Joe Mozingo explores the creek near Warsaw, Va., where his forebear, Edward… (Luis Sinco / Los Angeles…)
Reporting from the Northern Neck of Virginia
My father's family landed in 1942 Los Angeles as if by immaculate conception, unburdened by any past.
Growing up, I knew all about how my mother's grandparents came to California from southern France and Sweden. But my dad's side was a mystery.
All I heard were a few stories about my grandfather as a youth in Hannibal, Mo., how he found a tarantula in a shipment of bananas at his dad's corner store, how he and a friend once rode motorcycles out west. But no one talked about Mozingos further back, or where they came from.
I might never have given the subject any thought except for a strange word: our name. All my life, people had asked me about it.
I began to look into it, and the more I learned, the more I realized our history had been buried. My curiosity turned to compulsion. I had to unearth the truth about our origins and the forces that had obscured them for centuries. I wanted to know my forebears and feel myself among them, to see if their forgotten personalities and struggles and secrets somehow still lived within us.
I set out last year to learn our story, traveling from the Tidewater of Virginia to the hollows of Kentucky and southeastern Indiana and beyond. At times, I struggled to absorb what I was finding, and I met Mozingos who were skeptical of it, or ambivalent, or fiercely resistant.
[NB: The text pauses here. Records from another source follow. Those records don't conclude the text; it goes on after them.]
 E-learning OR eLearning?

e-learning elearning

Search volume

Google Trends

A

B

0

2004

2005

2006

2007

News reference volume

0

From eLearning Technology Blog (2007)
I learned that our early ancestry reflected not so much a quirk of American history as the messy start of it, seeding a furious internal conflict that continues today.
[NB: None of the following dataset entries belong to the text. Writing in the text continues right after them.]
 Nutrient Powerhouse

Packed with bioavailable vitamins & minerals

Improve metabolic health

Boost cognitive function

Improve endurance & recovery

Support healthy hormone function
With us, the whole battle was embodied in a family — and a name.
My parents always said they thought "Mozingo" was Italian. But this was offered only as theory.
We were open to suggestions.
One came from an acquaintance who said he found a bunch of Mozingos in a phone book in the Imperial Valley and was told they all were Basque shepherds. On this authority, we became French Basque.
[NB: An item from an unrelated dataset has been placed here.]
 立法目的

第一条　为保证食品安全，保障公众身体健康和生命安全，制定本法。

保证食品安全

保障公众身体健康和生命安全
Next we heard that "Mozingo" was an Americanized version of "Mont Zingeau," a mountain in France or maybe Switzerland I could never find on a map.
All of this was beginning to feel a bit dubious when I met Sherrie Mazingo, whose name is a variation of ours. Sherrie was a broadcast journalism professor at USC when I was a grad student there in 1996.
She was black — and she had news.
She'd learned from genealogists at a family reunion in North Carolina that the Mozingos probably descended from a "Bantu warrior" from the Congo who became an indentured servant in Virginia in the 1600s.
That would mean that all Mozingos in America — including me, who grew up in Dana Point, the blue-eyed, surfing son of a dentist — had a Bantu last name.
My first reaction was to laugh. But upon further reflection, it seemed feasible. Ten or so generations had passed. Traces of a race could easily disappear in three.
My family took the news as a great lark, while duly noting that my grandmother would roll over in her grave.
My uncle Joe, an information systems manager for the city of Los Angeles, took to regaling his two black secretaries with claims of his Bantu warrior roots. (He swears they thought it was funny.)
My dad recalled an episode from when he first opened a practice in Tustin with a dentist who had an Italian name. A black woman showed up at the offices of "Anthony Mumolo and J.D. Mozingo, DDS." She took one look at my father, asked "He's the dentist?" and left in a huff. A colleague, hearing the story, took to calling them the "witch doctors."
I started poking around on the Internet. An entry in a genealogy forum noted that the earliest known Mozingo was Edward, a "Negro man" freed by the Jamestown court in 1672 after nearly three decades of indentured servitude.
This was the first piece of hard information I'd seen. Maybe Sherrie was right: We came from Africa.
I holed up in the genealogy stacks at the Los Angeles Central Library and the Mormon Family History Center in Westwood. I paged through books of early immigrants to America, census, tax and court records.
I found the reference to the 1672 ruling — in the "Minutes of the Council and General Court of Colonial Virginia" — but little more.
Who was Edward? Were we related? How does anyone know if he was Bantu?
I was becoming obsessed. But there was no time to look further. I was finishing school and needed to get my career going. I had to let it go.
Over the ensuing years, little moments kept my curiosity smoldering. White people who commented about my name assumed it was Italian. Black people tended not to volunteer opinions until the Miami Herald sent me to cover the instability in Haiti in 2004. In that country, with its tenacious African customs and language, I got an invariable response when I introduced myself: "That's an African name."
Then I got married, had a son, Blake, and moved back to California.
Rocking Blake to sleep when he was just learning to talk, I would sometimes say our name, Mo-ZEENG-oe.